"""

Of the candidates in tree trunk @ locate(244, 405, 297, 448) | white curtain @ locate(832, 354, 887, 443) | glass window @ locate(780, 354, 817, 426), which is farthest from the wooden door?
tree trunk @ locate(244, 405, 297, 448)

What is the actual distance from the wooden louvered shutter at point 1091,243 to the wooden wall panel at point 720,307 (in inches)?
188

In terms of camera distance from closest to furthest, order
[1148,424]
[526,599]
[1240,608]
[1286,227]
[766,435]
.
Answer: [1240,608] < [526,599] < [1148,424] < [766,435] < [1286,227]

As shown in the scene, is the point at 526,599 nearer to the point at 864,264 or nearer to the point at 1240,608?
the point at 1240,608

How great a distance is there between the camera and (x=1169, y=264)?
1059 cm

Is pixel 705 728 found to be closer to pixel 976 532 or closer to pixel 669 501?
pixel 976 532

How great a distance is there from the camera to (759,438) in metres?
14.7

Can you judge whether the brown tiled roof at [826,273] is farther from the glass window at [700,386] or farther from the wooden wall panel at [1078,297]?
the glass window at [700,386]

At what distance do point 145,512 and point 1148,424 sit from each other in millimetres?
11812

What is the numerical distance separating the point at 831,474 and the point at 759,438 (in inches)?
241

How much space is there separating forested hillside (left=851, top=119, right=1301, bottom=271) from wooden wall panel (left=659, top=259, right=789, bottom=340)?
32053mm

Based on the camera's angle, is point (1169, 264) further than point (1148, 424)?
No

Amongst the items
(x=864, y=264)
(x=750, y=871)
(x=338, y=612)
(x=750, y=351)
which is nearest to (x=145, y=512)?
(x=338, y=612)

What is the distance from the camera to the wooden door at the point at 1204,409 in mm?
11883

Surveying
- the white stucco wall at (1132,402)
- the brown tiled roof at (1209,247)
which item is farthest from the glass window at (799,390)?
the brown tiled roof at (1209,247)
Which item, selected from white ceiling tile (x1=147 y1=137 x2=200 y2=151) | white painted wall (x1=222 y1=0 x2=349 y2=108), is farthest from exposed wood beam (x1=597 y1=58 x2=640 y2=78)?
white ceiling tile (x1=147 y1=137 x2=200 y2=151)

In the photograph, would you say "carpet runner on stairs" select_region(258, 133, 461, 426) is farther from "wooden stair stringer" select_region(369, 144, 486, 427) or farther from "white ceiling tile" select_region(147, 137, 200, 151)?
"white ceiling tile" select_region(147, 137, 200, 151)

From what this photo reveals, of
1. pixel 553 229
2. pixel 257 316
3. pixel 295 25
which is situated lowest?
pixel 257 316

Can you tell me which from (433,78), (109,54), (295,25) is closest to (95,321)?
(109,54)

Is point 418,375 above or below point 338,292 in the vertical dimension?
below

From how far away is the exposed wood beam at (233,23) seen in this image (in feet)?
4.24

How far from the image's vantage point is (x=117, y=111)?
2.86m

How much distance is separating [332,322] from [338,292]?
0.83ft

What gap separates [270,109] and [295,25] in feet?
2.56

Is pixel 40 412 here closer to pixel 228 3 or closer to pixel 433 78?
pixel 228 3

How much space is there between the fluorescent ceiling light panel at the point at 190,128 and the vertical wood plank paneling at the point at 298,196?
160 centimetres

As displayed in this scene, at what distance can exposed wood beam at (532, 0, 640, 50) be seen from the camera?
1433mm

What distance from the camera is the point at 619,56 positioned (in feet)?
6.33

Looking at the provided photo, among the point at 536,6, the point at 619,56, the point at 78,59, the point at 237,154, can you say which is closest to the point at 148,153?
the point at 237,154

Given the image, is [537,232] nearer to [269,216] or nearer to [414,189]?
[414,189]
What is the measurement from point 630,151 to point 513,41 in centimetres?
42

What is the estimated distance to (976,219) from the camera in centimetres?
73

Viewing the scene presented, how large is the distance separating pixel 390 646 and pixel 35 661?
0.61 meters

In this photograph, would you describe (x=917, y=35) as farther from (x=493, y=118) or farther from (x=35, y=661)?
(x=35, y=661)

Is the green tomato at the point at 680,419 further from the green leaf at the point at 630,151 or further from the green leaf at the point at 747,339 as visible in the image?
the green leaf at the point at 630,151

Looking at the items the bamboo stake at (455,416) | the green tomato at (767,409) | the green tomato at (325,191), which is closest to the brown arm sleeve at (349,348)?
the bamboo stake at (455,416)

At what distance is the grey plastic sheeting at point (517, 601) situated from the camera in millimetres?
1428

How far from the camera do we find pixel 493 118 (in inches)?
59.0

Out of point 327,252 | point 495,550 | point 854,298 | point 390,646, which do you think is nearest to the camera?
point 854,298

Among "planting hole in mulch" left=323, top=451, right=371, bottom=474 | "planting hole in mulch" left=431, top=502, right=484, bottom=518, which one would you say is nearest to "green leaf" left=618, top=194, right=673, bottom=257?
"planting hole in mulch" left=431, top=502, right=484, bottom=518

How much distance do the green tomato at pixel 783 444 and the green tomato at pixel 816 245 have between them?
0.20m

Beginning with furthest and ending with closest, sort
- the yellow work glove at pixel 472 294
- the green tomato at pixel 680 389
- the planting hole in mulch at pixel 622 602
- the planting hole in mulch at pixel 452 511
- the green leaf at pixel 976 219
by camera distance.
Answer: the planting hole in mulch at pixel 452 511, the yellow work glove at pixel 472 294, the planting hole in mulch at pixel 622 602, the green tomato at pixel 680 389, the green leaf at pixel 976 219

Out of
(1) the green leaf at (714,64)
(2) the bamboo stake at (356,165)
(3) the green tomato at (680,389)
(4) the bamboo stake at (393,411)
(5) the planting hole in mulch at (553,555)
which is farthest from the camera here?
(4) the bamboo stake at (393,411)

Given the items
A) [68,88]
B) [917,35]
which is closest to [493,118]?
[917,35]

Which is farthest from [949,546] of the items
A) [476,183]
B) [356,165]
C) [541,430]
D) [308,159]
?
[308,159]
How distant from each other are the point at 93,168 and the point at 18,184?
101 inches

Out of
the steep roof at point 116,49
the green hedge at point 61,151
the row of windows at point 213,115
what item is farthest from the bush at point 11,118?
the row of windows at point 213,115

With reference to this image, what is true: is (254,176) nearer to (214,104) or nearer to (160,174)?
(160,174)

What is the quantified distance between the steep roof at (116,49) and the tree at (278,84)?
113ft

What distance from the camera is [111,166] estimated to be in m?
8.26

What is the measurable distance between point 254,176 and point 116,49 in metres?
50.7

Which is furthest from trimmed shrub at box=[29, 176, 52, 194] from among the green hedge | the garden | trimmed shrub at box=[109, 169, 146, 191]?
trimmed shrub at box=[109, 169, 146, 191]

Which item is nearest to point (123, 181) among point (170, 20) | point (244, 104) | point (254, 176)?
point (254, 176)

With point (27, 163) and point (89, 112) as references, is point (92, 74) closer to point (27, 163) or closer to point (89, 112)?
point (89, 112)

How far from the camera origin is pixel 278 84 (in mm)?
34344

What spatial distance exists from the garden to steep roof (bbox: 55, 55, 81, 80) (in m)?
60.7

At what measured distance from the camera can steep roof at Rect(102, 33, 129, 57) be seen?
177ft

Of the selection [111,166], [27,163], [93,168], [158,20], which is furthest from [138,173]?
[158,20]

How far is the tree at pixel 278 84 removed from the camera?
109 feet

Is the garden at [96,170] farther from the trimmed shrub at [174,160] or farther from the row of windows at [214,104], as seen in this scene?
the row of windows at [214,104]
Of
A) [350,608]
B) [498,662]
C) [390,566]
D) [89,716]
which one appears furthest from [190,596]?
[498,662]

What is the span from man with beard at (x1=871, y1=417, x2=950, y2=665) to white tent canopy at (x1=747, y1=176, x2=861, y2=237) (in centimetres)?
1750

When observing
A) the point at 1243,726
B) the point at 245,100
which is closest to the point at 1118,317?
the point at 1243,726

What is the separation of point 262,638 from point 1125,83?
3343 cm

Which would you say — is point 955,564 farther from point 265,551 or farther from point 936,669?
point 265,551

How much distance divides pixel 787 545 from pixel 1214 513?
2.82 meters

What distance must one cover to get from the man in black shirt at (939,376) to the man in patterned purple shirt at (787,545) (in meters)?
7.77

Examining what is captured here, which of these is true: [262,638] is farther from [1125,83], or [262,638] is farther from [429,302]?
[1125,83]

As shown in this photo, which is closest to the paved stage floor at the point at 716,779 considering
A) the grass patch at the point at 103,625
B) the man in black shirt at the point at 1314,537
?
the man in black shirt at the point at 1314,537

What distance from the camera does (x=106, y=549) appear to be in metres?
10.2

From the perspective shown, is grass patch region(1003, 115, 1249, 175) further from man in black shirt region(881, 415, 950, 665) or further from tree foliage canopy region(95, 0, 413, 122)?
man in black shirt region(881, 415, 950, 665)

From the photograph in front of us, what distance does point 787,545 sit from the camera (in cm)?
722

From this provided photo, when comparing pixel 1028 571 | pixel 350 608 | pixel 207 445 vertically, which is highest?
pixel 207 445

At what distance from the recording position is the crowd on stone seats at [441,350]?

"""

◆ **WHAT IS EXPECTED**
Print nothing but the lines from the line with "What is the span" to the last line of the records above. Both of those lines count.

◆ **ANSWER TO THIS TASK**
What is the span from man with beard at (x1=871, y1=417, x2=950, y2=665) to white tent canopy at (x1=747, y1=176, x2=861, y2=237) (in centimetres)?
1750

When observing
A) the point at 1243,726
B) the point at 245,100
which is closest to the point at 1118,317?
the point at 1243,726

What is the separation of point 262,638 from point 1125,83?
3343 cm

Which would you say — is point 955,564 farther from point 265,551 or farther from point 936,669?
point 265,551

How much distance divides pixel 787 545 from pixel 1214 513?
2.82 meters

What distance must one cover to get from the man in black shirt at (939,376) to the man in patterned purple shirt at (787,545) (in meters)?
7.77

Examining what is captured here, which of these is true: [262,638] is farther from [1125,83], or [262,638] is farther from [429,302]?
[1125,83]

As shown in this photo, which is closest to the paved stage floor at the point at 716,779 considering
A) the grass patch at the point at 103,625
B) the man in black shirt at the point at 1314,537
?
the man in black shirt at the point at 1314,537

What distance from the camera does (x=106, y=549) appear to be in metres?
10.2

From the perspective shown, is grass patch region(1003, 115, 1249, 175) further from man in black shirt region(881, 415, 950, 665) or further from tree foliage canopy region(95, 0, 413, 122)?
man in black shirt region(881, 415, 950, 665)

From the photograph in front of us, what distance does point 787,545 sit from the camera (in cm)?
722

From this provided photo, when comparing pixel 1028 571 | pixel 350 608 | pixel 207 445 vertically, which is highest?
pixel 207 445

At what distance from the recording position is the crowd on stone seats at [441,350]?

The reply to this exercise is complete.